Beginning with the first line of the data below, set down each line exactly through the line that contains "site missouri_camera_traps.".

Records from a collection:
------------------------------------

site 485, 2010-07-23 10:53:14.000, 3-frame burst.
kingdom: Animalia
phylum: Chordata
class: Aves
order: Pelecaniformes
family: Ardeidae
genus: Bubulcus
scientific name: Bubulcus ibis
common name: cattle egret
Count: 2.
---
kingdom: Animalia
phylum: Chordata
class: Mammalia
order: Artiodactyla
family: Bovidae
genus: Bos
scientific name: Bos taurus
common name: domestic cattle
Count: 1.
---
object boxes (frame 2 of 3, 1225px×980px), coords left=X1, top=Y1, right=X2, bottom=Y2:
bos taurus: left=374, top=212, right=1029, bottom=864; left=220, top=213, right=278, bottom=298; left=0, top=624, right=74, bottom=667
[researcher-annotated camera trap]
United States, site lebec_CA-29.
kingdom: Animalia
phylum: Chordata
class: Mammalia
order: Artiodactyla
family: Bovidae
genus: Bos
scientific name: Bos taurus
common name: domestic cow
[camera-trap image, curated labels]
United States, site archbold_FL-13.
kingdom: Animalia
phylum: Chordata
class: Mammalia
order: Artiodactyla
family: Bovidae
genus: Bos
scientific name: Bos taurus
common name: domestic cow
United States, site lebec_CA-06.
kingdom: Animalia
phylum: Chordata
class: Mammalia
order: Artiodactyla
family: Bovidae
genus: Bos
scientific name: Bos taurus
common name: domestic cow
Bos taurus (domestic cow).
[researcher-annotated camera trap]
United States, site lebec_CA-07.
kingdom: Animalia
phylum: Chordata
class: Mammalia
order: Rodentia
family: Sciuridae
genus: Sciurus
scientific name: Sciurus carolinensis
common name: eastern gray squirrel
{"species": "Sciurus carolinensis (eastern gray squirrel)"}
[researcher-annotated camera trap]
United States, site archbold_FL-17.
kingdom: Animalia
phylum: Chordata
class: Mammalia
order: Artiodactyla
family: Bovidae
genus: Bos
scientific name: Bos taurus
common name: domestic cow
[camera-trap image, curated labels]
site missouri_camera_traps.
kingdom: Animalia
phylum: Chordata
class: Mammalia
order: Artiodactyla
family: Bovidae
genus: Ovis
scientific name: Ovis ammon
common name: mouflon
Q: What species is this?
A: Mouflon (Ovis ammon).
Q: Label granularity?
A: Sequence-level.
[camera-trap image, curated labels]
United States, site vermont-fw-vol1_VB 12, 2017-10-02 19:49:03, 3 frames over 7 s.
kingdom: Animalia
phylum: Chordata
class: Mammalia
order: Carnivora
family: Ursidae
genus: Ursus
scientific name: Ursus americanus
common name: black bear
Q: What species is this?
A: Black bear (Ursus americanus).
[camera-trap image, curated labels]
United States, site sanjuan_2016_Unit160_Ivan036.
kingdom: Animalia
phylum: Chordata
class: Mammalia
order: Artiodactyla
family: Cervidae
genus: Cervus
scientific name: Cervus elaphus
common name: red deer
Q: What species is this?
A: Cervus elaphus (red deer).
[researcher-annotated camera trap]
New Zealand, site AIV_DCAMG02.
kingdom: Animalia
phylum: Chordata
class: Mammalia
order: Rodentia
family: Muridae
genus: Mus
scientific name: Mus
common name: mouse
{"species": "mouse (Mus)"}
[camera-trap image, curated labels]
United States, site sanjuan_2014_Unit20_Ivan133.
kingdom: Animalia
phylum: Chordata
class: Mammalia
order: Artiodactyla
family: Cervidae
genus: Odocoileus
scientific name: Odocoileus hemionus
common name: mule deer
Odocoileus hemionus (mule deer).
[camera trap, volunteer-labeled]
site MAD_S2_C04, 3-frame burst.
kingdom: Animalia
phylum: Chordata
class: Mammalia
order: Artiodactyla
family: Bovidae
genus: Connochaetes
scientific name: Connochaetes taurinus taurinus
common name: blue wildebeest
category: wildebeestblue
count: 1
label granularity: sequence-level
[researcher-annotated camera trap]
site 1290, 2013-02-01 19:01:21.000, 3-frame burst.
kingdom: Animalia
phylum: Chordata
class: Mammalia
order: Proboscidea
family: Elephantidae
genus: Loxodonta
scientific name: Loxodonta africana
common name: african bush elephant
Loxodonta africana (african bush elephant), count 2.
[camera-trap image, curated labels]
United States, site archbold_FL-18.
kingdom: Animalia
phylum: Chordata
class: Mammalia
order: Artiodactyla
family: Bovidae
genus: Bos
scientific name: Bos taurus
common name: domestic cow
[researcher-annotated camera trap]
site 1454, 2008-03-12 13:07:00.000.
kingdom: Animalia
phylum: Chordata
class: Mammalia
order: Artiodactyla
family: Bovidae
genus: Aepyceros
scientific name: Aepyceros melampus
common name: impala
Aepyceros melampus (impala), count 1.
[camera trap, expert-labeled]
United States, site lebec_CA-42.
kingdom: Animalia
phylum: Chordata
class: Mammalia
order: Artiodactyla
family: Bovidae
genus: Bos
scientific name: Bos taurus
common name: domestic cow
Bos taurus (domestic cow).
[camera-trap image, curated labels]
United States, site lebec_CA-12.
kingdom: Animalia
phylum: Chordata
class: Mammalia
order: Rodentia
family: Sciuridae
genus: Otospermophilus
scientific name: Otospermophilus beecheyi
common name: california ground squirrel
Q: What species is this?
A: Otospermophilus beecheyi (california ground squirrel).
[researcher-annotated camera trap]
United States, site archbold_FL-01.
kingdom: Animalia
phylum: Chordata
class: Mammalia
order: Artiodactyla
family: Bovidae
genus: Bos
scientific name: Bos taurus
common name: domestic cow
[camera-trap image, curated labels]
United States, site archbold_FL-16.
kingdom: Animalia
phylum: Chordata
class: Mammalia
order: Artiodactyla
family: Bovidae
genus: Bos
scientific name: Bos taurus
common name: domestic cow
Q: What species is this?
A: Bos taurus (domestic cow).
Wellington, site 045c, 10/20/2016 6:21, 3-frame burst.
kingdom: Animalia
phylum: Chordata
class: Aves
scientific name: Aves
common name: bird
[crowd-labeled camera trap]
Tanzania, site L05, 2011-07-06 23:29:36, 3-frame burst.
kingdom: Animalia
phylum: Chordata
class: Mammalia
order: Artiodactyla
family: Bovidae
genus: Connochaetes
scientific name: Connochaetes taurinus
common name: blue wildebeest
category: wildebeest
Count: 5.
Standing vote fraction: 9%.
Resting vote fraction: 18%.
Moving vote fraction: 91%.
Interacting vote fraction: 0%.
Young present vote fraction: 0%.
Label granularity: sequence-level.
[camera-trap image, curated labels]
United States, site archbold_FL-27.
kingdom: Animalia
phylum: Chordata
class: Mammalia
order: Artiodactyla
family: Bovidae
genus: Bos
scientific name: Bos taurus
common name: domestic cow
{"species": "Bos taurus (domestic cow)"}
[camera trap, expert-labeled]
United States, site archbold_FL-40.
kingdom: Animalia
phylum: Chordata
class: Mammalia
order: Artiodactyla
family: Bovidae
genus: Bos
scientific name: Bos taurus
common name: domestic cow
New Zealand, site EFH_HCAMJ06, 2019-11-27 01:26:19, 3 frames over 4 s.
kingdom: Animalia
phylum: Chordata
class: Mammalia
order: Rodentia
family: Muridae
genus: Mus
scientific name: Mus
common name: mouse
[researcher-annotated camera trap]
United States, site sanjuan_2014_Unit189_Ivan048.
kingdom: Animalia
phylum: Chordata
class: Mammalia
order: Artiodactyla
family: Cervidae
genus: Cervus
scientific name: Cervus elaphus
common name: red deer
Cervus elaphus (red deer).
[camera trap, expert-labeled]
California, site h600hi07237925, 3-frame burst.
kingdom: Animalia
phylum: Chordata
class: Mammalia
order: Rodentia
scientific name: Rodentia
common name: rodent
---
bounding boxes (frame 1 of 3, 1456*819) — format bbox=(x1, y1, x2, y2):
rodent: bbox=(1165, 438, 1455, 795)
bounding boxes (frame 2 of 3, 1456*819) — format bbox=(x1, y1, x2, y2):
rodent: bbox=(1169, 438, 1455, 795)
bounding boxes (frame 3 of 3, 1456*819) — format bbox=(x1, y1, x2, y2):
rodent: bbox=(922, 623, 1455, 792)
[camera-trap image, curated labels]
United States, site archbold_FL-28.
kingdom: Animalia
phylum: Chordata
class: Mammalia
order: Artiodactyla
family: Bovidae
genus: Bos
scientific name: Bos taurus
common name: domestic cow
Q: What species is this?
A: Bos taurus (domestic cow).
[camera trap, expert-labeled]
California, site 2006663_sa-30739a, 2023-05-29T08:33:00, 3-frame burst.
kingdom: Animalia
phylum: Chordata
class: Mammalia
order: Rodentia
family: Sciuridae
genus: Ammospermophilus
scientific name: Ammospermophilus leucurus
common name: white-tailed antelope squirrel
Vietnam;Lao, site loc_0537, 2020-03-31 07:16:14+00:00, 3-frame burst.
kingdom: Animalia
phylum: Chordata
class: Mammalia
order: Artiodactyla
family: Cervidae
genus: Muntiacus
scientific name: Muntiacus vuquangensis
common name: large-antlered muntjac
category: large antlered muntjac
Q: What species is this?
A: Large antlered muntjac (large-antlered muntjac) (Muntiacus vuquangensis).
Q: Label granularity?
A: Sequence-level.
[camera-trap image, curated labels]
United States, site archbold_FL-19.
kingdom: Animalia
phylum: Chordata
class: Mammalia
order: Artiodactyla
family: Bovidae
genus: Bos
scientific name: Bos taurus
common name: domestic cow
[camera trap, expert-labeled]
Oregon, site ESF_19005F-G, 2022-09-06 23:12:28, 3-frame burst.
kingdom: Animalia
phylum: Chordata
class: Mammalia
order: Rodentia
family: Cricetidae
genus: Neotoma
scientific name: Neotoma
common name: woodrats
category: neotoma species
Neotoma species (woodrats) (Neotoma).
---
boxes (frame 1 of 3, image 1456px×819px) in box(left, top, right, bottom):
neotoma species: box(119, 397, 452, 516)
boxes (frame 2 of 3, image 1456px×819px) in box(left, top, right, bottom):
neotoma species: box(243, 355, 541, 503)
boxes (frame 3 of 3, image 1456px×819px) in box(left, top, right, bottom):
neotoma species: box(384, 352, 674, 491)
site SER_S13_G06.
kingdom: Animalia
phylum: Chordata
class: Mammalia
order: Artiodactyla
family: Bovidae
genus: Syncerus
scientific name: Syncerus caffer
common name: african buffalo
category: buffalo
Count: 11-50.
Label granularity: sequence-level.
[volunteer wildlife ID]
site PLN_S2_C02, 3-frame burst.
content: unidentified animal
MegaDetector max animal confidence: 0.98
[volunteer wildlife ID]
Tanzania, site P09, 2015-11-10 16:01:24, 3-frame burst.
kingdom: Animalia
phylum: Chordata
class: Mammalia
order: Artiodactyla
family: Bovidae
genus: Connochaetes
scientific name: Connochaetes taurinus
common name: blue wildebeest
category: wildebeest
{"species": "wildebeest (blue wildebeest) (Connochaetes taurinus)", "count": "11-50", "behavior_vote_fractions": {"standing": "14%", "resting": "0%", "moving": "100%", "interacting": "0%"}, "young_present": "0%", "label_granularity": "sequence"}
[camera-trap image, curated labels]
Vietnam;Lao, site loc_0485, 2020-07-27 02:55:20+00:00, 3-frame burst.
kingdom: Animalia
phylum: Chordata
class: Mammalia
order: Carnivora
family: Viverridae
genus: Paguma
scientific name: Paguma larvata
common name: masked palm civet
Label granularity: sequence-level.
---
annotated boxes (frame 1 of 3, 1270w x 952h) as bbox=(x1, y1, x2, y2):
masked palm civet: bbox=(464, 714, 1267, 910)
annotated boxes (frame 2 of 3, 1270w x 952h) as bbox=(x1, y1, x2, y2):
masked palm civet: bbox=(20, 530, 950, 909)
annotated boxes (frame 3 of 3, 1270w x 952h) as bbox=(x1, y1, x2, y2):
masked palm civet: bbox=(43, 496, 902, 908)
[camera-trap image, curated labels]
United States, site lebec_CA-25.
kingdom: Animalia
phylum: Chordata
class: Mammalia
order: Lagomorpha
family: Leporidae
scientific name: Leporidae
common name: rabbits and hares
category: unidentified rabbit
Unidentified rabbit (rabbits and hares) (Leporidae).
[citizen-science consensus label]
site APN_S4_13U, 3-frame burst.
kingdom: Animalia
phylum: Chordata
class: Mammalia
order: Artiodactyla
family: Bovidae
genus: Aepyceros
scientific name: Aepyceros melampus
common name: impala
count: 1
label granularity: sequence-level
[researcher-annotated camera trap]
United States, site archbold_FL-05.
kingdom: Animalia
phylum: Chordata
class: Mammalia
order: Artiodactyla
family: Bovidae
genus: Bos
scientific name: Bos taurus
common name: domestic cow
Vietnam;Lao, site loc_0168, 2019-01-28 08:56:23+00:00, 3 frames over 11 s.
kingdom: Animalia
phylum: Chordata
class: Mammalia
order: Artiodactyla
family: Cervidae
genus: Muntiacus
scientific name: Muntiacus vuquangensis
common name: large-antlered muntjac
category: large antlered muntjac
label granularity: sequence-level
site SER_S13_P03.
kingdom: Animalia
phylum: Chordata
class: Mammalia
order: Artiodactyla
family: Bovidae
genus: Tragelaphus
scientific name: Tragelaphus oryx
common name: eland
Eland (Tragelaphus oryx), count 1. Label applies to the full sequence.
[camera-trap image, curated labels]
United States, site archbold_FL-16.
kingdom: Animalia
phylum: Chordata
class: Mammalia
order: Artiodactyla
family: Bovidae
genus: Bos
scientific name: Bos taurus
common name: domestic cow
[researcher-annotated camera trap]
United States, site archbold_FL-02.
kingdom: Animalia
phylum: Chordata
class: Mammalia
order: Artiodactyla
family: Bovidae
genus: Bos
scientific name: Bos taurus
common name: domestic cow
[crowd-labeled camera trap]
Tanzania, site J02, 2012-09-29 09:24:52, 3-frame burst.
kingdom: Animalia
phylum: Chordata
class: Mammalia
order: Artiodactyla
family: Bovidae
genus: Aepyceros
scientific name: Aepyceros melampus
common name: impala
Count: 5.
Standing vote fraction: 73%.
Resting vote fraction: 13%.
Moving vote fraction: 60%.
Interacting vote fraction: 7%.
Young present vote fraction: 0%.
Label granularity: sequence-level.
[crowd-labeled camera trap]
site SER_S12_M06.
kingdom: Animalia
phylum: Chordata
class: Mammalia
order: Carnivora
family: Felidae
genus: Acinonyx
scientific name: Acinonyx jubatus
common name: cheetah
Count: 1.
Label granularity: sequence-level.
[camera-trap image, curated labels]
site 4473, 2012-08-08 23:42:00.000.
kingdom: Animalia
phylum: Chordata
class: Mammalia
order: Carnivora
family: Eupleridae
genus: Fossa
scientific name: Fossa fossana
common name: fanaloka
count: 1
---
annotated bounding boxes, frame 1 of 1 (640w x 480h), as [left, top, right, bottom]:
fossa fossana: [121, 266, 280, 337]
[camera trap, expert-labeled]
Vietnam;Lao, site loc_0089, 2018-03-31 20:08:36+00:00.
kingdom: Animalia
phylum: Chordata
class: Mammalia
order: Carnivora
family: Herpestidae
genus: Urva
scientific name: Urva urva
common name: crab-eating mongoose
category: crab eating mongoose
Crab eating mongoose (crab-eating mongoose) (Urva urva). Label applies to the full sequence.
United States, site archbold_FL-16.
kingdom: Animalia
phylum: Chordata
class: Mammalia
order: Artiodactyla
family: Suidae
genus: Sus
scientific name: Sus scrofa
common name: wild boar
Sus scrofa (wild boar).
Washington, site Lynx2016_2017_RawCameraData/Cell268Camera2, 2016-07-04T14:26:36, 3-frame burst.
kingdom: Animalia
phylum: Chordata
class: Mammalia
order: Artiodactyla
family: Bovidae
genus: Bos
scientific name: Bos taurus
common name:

------------------------------------

**Output for this task**
site 485, 2010-07-23 10:53:14.000, 3-frame burst.
kingdom: Animalia
phylum: Chordata
class: Aves
order: Pelecaniformes
family: Ardeidae
genus: Bubulcus
scientific name: Bubulcus ibis
common name: cattle egret
Count: 2.
---
kingdom: Animalia
phylum: Chordata
class: Mammalia
order: Artiodactyla
family: Bovidae
genus: Bos
scientific name: Bos taurus
common name: domestic cattle
Count: 1.
---
object boxes (frame 2 of 3, 1225px×980px), coords left=X1, top=Y1, right=X2, bottom=Y2:
bos taurus: left=374, top=212, right=1029, bottom=864; left=220, top=213, right=278, bottom=298; left=0, top=624, right=74, bottom=667
[researcher-annotated camera trap]
United States, site lebec_CA-29.
kingdom: Animalia
phylum: Chordata
class: Mammalia
order: Artiodactyla
family: Bovidae
genus: Bos
scientific name: Bos taurus
common name: domestic cow
[camera-trap image, curated labels]
United States, site archbold_FL-13.
kingdom: Animalia
phylum: Chordata
class: Mammalia
order: Artiodactyla
family: Bovidae
genus: Bos
scientific name: Bos taurus
common name: domestic cow
United States, site lebec_CA-06.
kingdom: Animalia
phylum: Chordata
class: Mammalia
order: Artiodactyla
family: Bovidae
genus: Bos
scientific name: Bos taurus
common name: domestic cow
Bos taurus (domestic cow).
[researcher-annotated camera trap]
United States, site lebec_CA-07.
kingdom: Animalia
phylum: Chordata
class: Mammalia
order: Rodentia
family: Sciuridae
genus: Sciurus
scientific name: Sciurus carolinensis
common name: eastern gray squirrel
{"species": "Sciurus carolinensis (eastern gray squirrel)"}
[researcher-annotated camera trap]
United States, site archbold_FL-17.
kingdom: Animalia
phylum: Chordata
class: Mammalia
order: Artiodactyla
family: Bovidae
genus: Bos
scientific name: Bos taurus
common name: domestic cow
[camera-trap image, curated labels]
site missouri_camera_traps.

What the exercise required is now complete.